Photo by Tom Sharrow/SoNourished.com

From Berkeley to Seattle to Philadelphia, sugar taxes on sodas and other sweetened beverages have been cropping up in cities around the country as municipalities struggle to improve public health. Local governments, beset by high rates of obesity and obesity-related diseases, have had to fight against the massive beverage industry lobby as they push to hold sugary drinks accountable for the havoc they wreak.

Much of the lobbying against such taxes, however, has been at the state level, aimed at getting legislatures to pass preemptive laws that would stop local governments from taking action. As a result, not a single state in the country has yet managed to push through one of these taxes. Connecticut governor Ned Lamont is looking to change that. If Lamont has his way, his state will become the first to grab the soda industry by the horns.

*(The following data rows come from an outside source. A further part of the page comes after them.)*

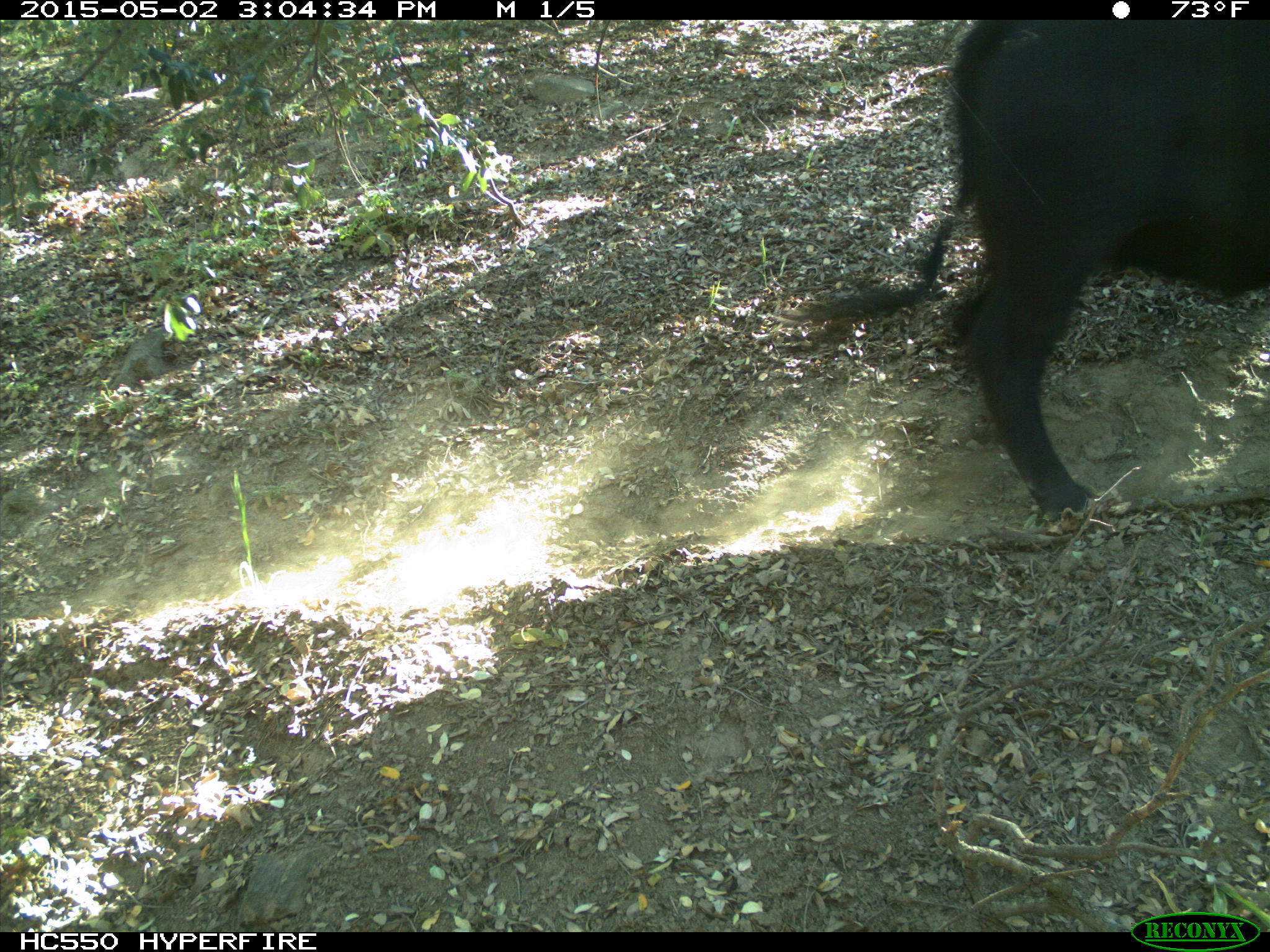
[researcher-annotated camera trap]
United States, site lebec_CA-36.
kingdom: Animalia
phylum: Chordata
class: Mammalia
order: Artiodactyla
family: Bovidae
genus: Bos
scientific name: Bos taurus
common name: domestic cow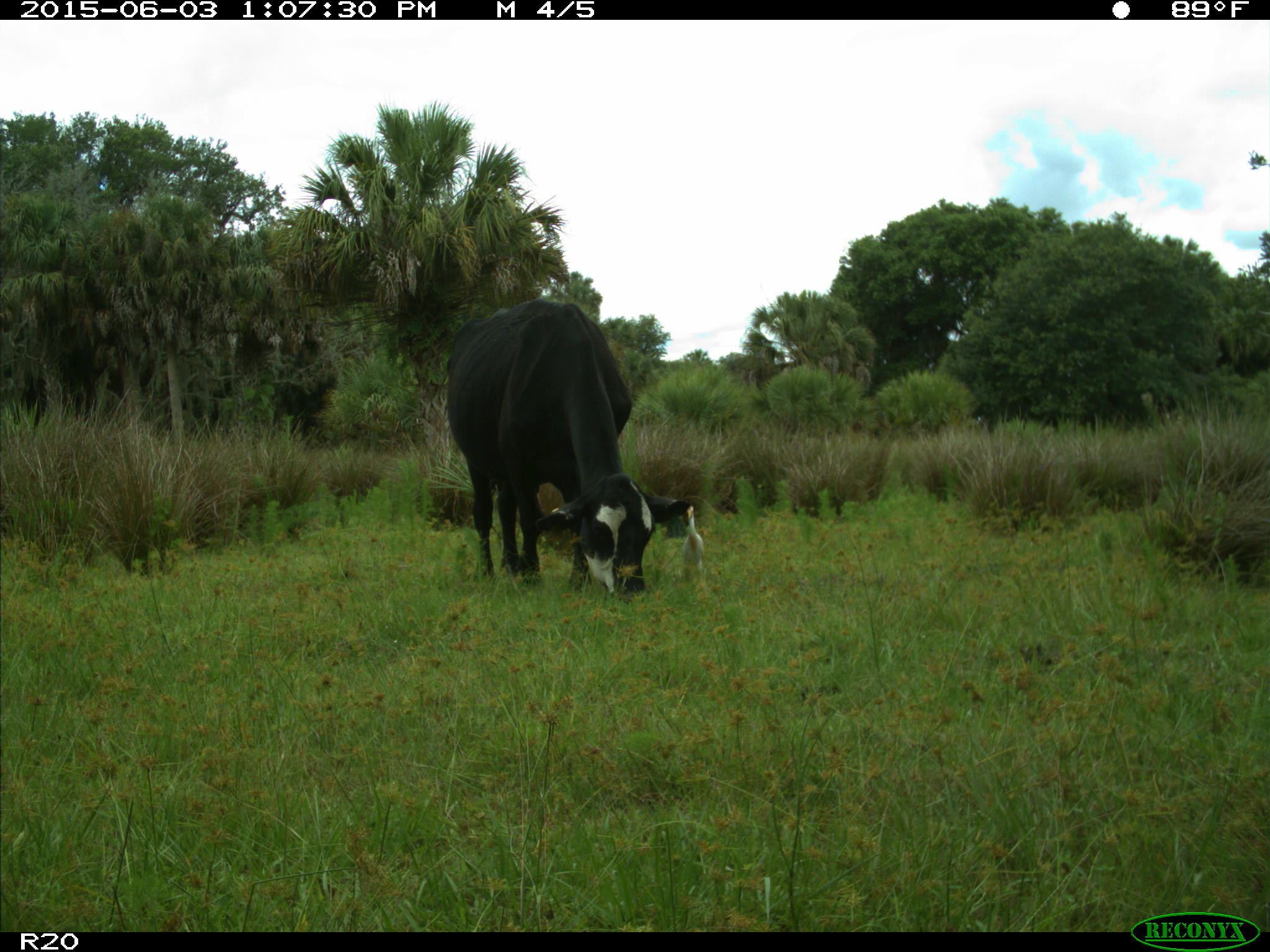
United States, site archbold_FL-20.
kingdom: Animalia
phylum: Chordata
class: Mammalia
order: Artiodactyla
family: Bovidae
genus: Bos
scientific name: Bos taurus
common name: domestic cow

Soda lobby rears its ugly head

In his budget proposal for the year, Lamont added a tax of 1.5 cents per ounce on sugary drinks. The move has set off a firestorm among soda industry representatives bent on the killing the proposal in the state congress. “The industry lobbying is going to be pretty ferocious. I don’t know if the legislature can stand up to it,” said Lamont, daring representatives to take action.1

The pushback from big soda has already begun. A site devoted to stopping the tax says that lawmakers shouldn’t be raising “grocery bills” for Connecticut citizens, a euphemism that’s been used across the country by the lobby to make their cause seem more aligned with the interests of ordinary people.2 An organization called “Yes! To Affordable Groceries” pushes the same line for the soda industry in fights with state and local governments nationwide, in an attempt to make the issue appear broader than it actually is.

Experts agree: a sugar tax is the best solution for the crisis

Luckily, it is up to health experts and not interested corporations to set the record straight on sweetened beverages and their direct impact on the national obesity epidemic. At the end of March, the American Academy of Pediatrics and the American Heart Association issued a joint statement calling on states to implement exactly the kind of tax being proposed by Governor Lamont. Dr. Sandra Carbonari, the medical director of the Connecticut chapter of the American Academy of Pediatrics, said that a tax was the most cost-effective way to get children, and parents for that matter, to cut down on harmful sodas and sugary drinks. The money, she said, should be reinvested in educational programs designed to raise awareness at an early age on the harms of too much sugar.3

In the face of powerful opposition, it’s definitely an uphill battle for politicians like Lamont. But as taxes spread from city to city, it seems to be just a matter of time before state governments get their acts together and crack down on big soda.